International maritime organization

The North Pacific Coast Guard Forum (NPCGF) was initiated by the Japan Coast Guard in 2000 as a venue to foster multilateral cooperation through the sharing of information on matters related to combined operations, exchange of information, illegal drug trafficking, maritime security, fisheries enforcement, illegal migration, and maritime domain awareness. The current membership includes agencies from Canada, China, Japan, South Korea, Russia, and the United States.

The first Forum was held in Tokyo in 2000 and has followed an alternating semi-annual cycle of technical experts and principals meetings since. Between 2000 and 2005, meetings were sponsored by Japan, Russia, United States, South Korea, Canada and Japan.
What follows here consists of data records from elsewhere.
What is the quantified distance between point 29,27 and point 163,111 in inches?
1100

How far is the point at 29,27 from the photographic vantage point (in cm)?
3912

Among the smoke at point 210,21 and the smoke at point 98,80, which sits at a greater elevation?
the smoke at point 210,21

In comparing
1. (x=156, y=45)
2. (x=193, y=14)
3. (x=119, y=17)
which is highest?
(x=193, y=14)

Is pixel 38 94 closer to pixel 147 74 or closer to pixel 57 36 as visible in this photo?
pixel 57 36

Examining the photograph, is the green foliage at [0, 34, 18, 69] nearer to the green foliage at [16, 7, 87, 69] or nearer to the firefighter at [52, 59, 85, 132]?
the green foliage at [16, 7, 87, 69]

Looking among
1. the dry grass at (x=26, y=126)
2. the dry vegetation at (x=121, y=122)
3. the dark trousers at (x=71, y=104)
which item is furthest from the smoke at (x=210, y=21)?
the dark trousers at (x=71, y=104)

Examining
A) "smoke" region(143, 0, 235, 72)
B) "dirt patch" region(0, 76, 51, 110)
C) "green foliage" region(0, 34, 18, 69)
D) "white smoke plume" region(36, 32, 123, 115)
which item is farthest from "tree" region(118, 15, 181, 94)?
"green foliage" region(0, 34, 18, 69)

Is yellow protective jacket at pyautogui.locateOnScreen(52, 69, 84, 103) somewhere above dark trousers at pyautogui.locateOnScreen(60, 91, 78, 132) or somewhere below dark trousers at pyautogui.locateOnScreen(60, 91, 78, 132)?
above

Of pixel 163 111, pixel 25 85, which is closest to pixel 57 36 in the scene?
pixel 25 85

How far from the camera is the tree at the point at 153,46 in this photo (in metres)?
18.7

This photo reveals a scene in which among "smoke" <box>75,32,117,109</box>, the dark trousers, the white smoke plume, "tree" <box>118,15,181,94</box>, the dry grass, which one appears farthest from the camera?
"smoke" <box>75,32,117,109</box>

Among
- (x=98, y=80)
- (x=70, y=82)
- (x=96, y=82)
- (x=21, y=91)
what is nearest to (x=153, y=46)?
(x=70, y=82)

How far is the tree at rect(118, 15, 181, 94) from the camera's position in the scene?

The forum has had success in documenting best practices from the member countries in areas of illegal drug trafficking, maritime security, fisheries enforcement and illegal migration, has a web-based information exchange system, and has published a manual for combined operations.

==Continued work==
The cooperation fostered in the forum was successfully tested during a tabletop exercise in Victoria, British Columbia, Canada in March 2004 involving the tracking of a fictitious vessel suspected of carrying weapons of mass destruction as it transited the international waters off each member country’s coast. During the summer of 2005, the forum planned and executed actual at-sea combined operations were conducted to enforce Illegal, Unregulated, Unreported (IUU) Fisheries regulations in the North Pacific Ocean. Member nations noted the success of the 2005 combined operations and have continued them in recent years.

==Role model==
The success of the NPHCGAF encouraged the United States to take the lead on establishing a similar forum for north Atlantic countries. In 2005 and 2006 the US Coast Guard worked with dozens of European countries and Canada to advance the idea and in August 2007 a plenary session will be held in Sweden to finalize the details of that organization.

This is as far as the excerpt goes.